Selected extract:
↓↓↓

Edited 2 time(s). Last edit at 01/19/2014 01:52PM by uncle_bob.
A2
Re: LISA Simpson
January 19, 2014 11:17PM
I found 4 more lead screw driven delta printers for a total of 5 not counting Lisa.
Each of these lead screw delta printers use a guide to prevent the nut from rotating, (i.e. a constrained nut).

Constrained nut advantages:
I'm assuming that these printers could replicate themselves, and
compete with the Cartesian printers on accuracy and precision of geometric shapes.

Constrained nut disadvantages:
I'm guessing that these early variants of a lead screw driven delta printer were not adopted
by the masses because the printing process was unbearably slower than a Cartesian printer.






Lisa advantages:
Utilizes a lead screw with a high rate of twist which allows parts to be manufactured at speeds comparable to a Cartesian 3d printer.

↑↑↑

To do: Please copy out the forum post above on lead screw delta printers in full, word for word.

Stored data:
↓↓↓

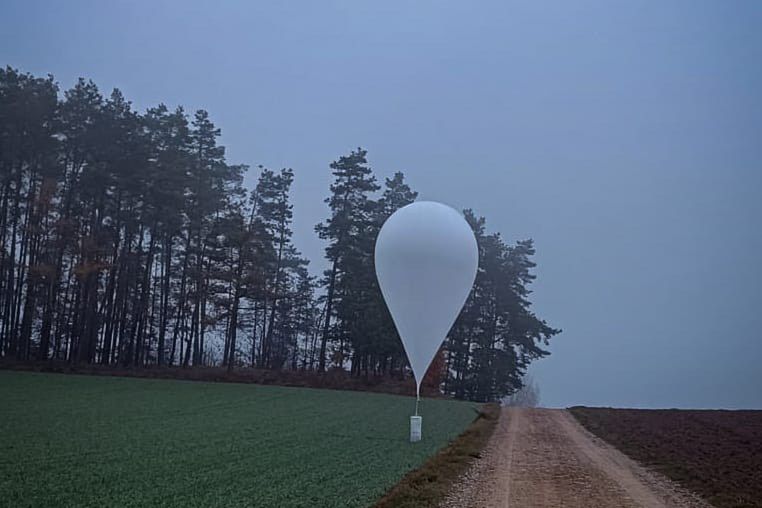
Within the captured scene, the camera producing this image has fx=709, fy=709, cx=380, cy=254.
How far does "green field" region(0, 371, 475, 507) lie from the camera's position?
1065 cm

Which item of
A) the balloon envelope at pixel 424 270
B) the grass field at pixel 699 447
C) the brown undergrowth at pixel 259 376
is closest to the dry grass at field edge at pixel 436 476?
the balloon envelope at pixel 424 270

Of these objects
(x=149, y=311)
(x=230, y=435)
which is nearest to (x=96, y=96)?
(x=149, y=311)

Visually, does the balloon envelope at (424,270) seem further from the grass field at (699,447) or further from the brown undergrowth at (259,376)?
the brown undergrowth at (259,376)

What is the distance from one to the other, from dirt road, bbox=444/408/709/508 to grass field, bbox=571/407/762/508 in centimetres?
58

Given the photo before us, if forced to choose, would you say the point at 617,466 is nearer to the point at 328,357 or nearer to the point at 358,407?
the point at 358,407

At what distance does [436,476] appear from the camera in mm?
13883

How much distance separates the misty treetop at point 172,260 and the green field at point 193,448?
1203 centimetres

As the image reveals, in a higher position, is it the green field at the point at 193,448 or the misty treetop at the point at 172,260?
the misty treetop at the point at 172,260

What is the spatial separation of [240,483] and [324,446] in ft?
20.3

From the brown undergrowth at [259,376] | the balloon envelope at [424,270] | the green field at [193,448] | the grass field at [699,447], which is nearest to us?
the green field at [193,448]

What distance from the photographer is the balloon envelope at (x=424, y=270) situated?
17.2 meters

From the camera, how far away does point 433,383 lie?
51.9 meters

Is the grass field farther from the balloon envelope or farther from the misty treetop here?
the misty treetop

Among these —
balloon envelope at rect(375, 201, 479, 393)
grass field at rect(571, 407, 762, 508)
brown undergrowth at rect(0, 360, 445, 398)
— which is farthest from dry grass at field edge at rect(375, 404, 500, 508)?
brown undergrowth at rect(0, 360, 445, 398)
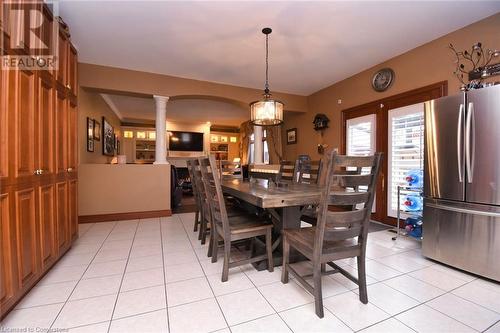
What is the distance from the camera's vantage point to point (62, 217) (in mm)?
2283

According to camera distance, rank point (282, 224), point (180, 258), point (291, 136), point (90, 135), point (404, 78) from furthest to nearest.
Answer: point (291, 136)
point (90, 135)
point (404, 78)
point (180, 258)
point (282, 224)

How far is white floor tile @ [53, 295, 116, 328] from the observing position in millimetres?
1436

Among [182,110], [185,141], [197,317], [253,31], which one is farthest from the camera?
[185,141]

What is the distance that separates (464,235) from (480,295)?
0.53 meters

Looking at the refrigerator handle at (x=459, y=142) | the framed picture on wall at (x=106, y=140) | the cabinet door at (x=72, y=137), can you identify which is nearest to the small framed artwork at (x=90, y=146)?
the framed picture on wall at (x=106, y=140)

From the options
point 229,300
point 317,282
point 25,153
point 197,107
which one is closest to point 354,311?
point 317,282

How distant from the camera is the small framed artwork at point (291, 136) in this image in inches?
233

↑↑↑

Written response:
Edited 2 time(s). Last edit at 01/19/2014 01:52PM by uncle_bob.
A2
Re: LISA Simpson
January 19, 2014 11:17PM
I found 4 more lead screw driven delta printers for a total of 5 not counting Lisa.
Each of these lead screw delta printers use a guide to prevent the nut from rotating, (i.e. a constrained nut).

Constrained nut advantages:
I'm assuming that these printers could replicate themselves, and
compete with the Cartesian printers on accuracy and precision of geometric shapes.

Constrained nut disadvantages:
I'm guessing that these early variants of a lead screw driven delta printer were not adopted
by the masses because the printing process was unbearably slower than a Cartesian printer.






Lisa advantages:
Utilizes a lead screw with a high rate of twist which allows parts to be manufactured at speeds comparable to a Cartesian 3d printer.